Tara gum is essentially a “natural” product because it comes from a plant that grows in South America under the name Caesalpinia spinosa lin. Also known as a tara tree, which can grow as a shrub or tree. It also occurs in Morocco and East Africa. Gum containers are made by milling endosperm seeds by mechanical methods.
Gum packaging has been approved as a thickener for use in many products. Some of them are dairy products such as cheese, cream, and ice cream, but can also be added to other products such as pickles, baked goods, cereals, mustard, dried fruits and vegetables, soups, and more.
Tara gum is a galactomannan, structurally similar to guar gum and leguminous gum, is a white or yellowish powder that is soluble in hot water and sparingly soluble in cold water.
Chemically, it consists of polysaccharides, mainly galactomannans, with a high molecular weight.
Gum can replace carrageenan and xanthan gum up to 50% and exhibits synergistic effects with other gums such as agar-agar, carboxymethyl cellulose and modified starch.
E417 is soluble in solution and reaches maximum viscosity in water, milk and other low-solids systems within minutes.
Like siliculose gum, it acts synergistically with carrageenan and xanthan gum to increase the strength of the gel and makes such gels less prone to spontaneous reduction in volume and compression.
Use and application
At the moment, containers of gum are more and more used.
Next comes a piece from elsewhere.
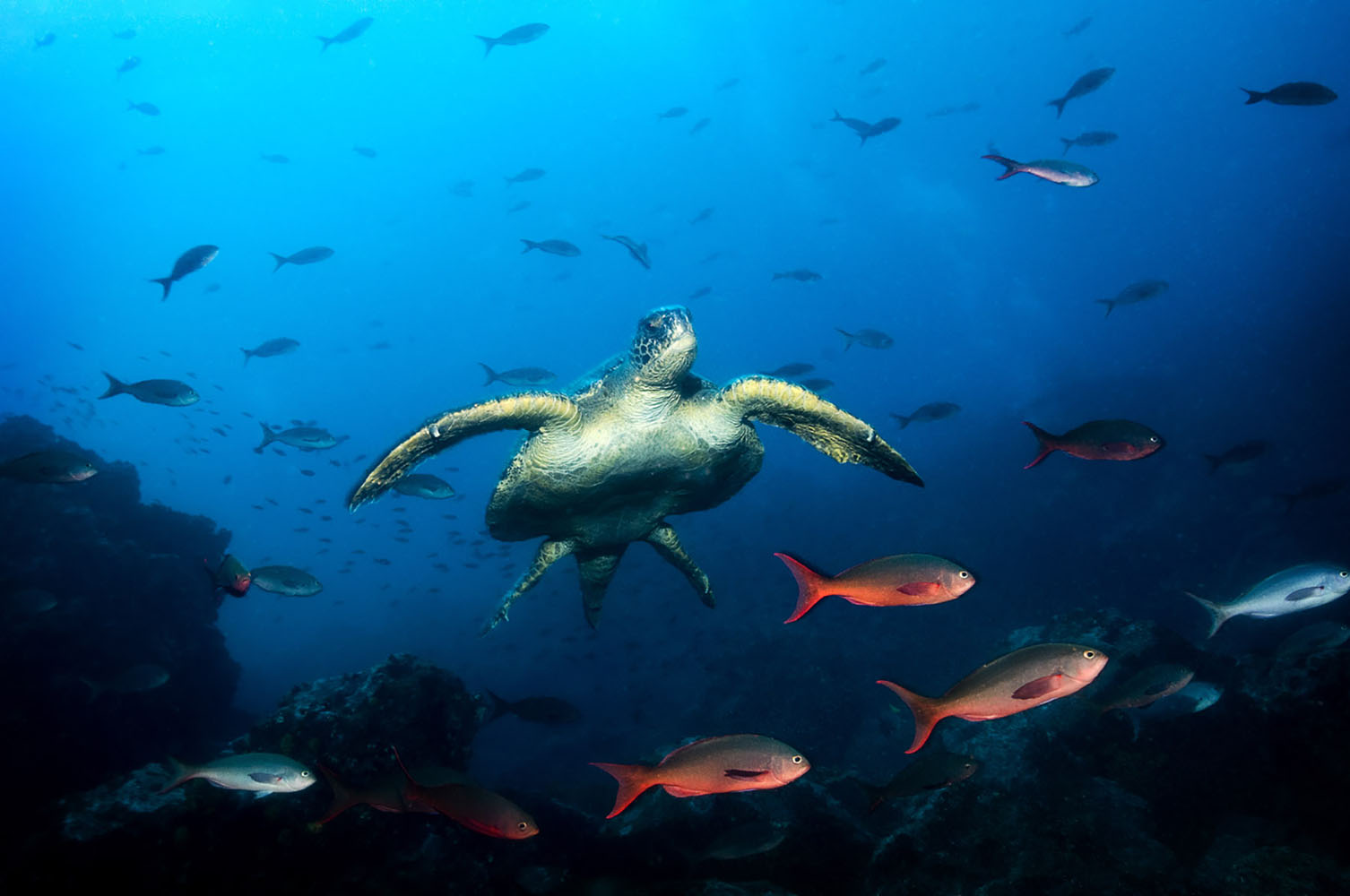 Sea turtles in the Galapagos Islands.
The increasing demand for low-calorie food products is increasing its worldwide demand.
It was noted that rising prices for guar gum is the main factor responsible for the growth of the global market for gum containers, as it was adopted as a possible replacement for guar gum.
It is expected that a higher demand for containers of gum in the baby food segment will also contribute to the revitalization of the global market for this food supplement in the next few years.
Due to its consistency of hydrocolloid nature, it is easily soluble in water.
It is mainly used to increase gel viscosity and food consistency. Due to the characteristics mentioned above, gum containers are used:
- as a stabilizer: in sauces and salad dressings;
- as a thickener: in ice cream, confectionery, and dairy products;
- as an emulsifier: in the manufacture of mayonnaise and toothpaste;
- as a gelling agent: in jams, jellies, sweets, dairy products and canned meat; ;
- as a retention agent: in the paper industry (increased retention in fine fiber and improved printability).
E417 is also used in the pharmaceutical, cosmetic and livestock industries.
Tara gum is extracted from the seeds of the tara tree (C. spinosa L.). Which grows mainly in Peru. There are two different methods for removing husks. In the first method, the husk is carbonized by treating cores with moderately diluted sulfuric acid at elevated temperatures.
The remaining husk fragments are removed after washing and cleaning. After the drying stage, the purified nuclei are cracked and the nuclei are separated from the endosperm.
In another method, the seeds are roasted in a rotary kiln, after which their husks fall off. Then the endosperm is obtained as described above. This process, which avoids the use of sulfuric acid, produces products with slightly different colors than the acid process (Ullmann, 2007).
The test team noted that this firing process can generate polycyclic aromatic hydrocarbons, and also noted that the limits for polycyclic aromatic hydrocarbons are not taken into account in the specifications.
Separation of the endosperm of container seeds can also be performed manually. The endosperm obtained under these conditions can make up to 27% of the total seed weight.
Depending on the production process, some residual enzymatic activity (amylase, galactosidase, mannosidase) may be present in the containers of gum.
Food Additive Safety
Tara gum is a relatively new food supplement, therefore there is little data about it, but the presence of toxic effects in animals has been carefully studied. The researchers conducted multiple 90-day trials in rats and mice with gum containers in the form of a 5% diet and did not find side effects other than weight loss in the experimental groups.
Studies of the reproductive function of rats of three generations and studies of genotoxicity did not reveal the harmful effects of gum containers. In two-year carcinogenicity tests, the experimental groups had more tumors than the control groups, but because of the "high spontaneous frequency" of this particular tumor and the fact that almost all control mice also developed a tumor, the researchers concluded that this was not the result of the addition of containers of gum.
Data on its toxicity is not very convincing, since studies have not been conducted in humans. This does not mean that it is unsafe, because the available data testify to this; it just means that there is not enough data on its safety and you need to continue research, as well as be careful with new nutritional supplements.